Cabinet Repairs Tips

by Bobby Joe
(Alabama)


Cabinet repair tips, though cabinets come in many shapes and are constructed with a variety of joints, they do have some basic characteristics in common. Bureaus, vanities, armories, desks and china cabinets all are boxlike structures (below) that are fitted with doors, drawers or both.


Since cabinets are not built to support weight, the stresses on them are different from those on chairs or beds. It usually is the moving parts that year out or break. When drawers stick or doors do not latch, look for simple remedies first. A loose nail may be catching on a drawer guide; simply drive it back in. Door problems can often be traced to a loose hinge. Tighten the hinge screws.
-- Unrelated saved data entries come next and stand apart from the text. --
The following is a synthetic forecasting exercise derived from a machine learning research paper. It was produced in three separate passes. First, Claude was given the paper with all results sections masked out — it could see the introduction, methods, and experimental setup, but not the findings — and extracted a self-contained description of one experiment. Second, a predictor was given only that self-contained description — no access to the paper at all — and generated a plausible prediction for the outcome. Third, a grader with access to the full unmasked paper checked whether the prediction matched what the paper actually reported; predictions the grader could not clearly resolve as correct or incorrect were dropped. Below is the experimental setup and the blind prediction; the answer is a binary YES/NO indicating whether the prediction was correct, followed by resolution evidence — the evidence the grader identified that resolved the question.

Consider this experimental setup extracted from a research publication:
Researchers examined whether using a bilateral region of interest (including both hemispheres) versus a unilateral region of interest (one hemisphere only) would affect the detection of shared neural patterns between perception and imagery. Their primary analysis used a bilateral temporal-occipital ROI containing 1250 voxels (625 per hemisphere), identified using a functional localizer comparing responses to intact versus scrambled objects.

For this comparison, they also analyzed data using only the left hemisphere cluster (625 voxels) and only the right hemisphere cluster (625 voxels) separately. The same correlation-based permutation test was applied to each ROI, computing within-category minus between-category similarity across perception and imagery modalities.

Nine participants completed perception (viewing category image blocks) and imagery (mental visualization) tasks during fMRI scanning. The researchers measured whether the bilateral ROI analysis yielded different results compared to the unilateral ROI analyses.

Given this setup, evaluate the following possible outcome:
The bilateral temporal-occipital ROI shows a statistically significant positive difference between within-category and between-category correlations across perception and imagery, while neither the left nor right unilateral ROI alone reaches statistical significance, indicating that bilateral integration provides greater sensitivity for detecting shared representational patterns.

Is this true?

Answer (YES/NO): NO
If the screw holes are enlarged, try a slightly larger wood screw, or plug the holes and redrill for the screws. Some more serious problems, such as worn-out drawer guides, can be remedied without disassembling the frame. Most older cabinets have wood guides; frequently the bottoms of the drawer sides serve as runners. Even if these pieces have been kept waxed, the rubbing wood surfaces can wear down or become rutted. Professionals restore the drawer sides by replacing worn edges with new wood. A rutted drawer guide can be taken out and replaced, but an alternative is to attach drawer-glide buttons. More cabinet repair tips

These are vinyl-coated or metal disks—like large thumbtacks—with points on the bottom that are driven into wood.Positioned a top guides, the buttons lift the drawer up just enough to let it slide smoothly in the cabinet. A drawer that is coming apart at the joints calls for some judgement in its repair. If all the joints are loose, knock the drawer apart with a mallet (opposite) and reglue.

But if only one joint has worked free, it is easier to force glue into the joint and clamp it together, leaving the rest of the drawer intact. Open up sound joints only if you must; the force needed to separate a joint can invite further damage to the drawer. If the problem of an ill-fitting or warped door cannot be traced to loose hinge screws, the solution may lie in repositioning the hinges—"throwing the hinges."

With this technique, you may be able to bring the protruding corners of a warped door back into line with the frame. With a similar technique, you can tilt a sagging door so it does not bump the cabinet frame. Trim a door edge only as a last resort, when problems of fit arise from a distortion of the cabinet's frame. If a cabinet caster is broken or bent, it should be replaced immediately; a cabinet that is not relatively level is subject to stresses it was not built to with-stand, and will be much more susceptible to joint failure.

Replacements are available in many sizes and designs. You may need to increase the size of caster mountings, but select new casters of a style that complements the design of your cabinet. Thanks for reading this page on cabinet repair tips.